After the workshop, we talked for quite a while about the situation in their school and their wishes for a videoconference for their curriculum. I realized again that we cannot just be frustrated with teachers who won’t use videoconferencing. We have to listen to their concerns and situations and see if there is an appropriate, helpful way to integrate videoconferencing in their curriculum. And if there isn’t, we should accept that!
Some of the concerns were:
- New schedule. The school switched this year from a block schedule to trimesters. This is a huge jump and is causing all kinds of frustrations.
- New curriculum. The updated state curriculum has ramifications for their curriculum. In addition, due to the trimesters they are teaching classes they didn’t teach before.
- Less prep time. With the new schedule and new curriculum, they are also dealing with less prep time! More preps of new classes crammed into a smaller amount of time.
With challenges like that, who would even consider using VC? However, these teachers see the value. They are struggling though to see how to fit it into already crammed schedules.
So I asked some questions. I think the most important question was, “what do you already do to teach that curriculum”? In this case, British literature. In the course of the conversation, I discovered the students act out scenes from Shakespeare’s play. Voila! Here’s a perfect way to insert a videoconference. The students will already act out scenes. Just add a videoconference to up the ante with an outside audience. We’re hoping for UK or Canada when we get around to scheduling this. The students will already be practicing the performance.
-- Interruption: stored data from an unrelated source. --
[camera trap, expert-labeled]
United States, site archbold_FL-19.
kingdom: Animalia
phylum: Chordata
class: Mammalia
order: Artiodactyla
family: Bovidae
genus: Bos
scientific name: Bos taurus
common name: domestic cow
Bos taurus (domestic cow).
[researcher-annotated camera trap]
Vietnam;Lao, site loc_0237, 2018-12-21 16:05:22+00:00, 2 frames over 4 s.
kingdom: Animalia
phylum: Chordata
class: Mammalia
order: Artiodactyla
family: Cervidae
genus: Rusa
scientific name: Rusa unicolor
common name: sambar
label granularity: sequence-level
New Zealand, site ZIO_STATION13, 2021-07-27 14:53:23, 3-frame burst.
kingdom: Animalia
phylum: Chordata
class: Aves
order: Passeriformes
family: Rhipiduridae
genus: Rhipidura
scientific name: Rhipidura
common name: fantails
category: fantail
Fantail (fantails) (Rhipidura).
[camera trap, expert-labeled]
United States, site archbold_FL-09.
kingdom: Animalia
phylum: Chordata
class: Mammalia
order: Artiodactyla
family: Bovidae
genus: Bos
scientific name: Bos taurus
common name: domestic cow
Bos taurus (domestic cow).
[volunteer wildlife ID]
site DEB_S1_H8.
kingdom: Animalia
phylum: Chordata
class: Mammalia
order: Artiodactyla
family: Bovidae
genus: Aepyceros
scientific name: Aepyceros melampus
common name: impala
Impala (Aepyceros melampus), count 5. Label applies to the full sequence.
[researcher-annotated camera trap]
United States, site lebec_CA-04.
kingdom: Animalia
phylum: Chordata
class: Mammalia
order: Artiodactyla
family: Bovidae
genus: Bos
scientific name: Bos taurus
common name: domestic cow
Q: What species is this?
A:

We also discussed how stressed and freaked out high school kids are when they do collaborative connections. It’s really hard for them. I remember an 8th grade class last week in an ASK program. I overhead a kid saying, This is really creepy, before they muted the microphone. Creepy! How do you get kids to overcome their fear and concern about the videoconference? It’s different with high school kids! There’s this whole “body image” thing going on that’s really tough for kids.
So in our discussion we came up with this idea for an agenda:
- Insults – both classes prepare 5 Shakespearean insults for the other class. The two classes share insults back and forth – one from each class at at time. This should break the ice and get them laughing and more at ease.
- Scenes. Then the classes share scenes from a Shakespeare play. We’ll have to see how long the scenes are and how many can be shared in one class period.
- Question & answer. It’s critical to include the “fun” questions. They want to know about each other: what they do for fun, what music they like, etc.
What do you think? How do you listen to the teachers you serve?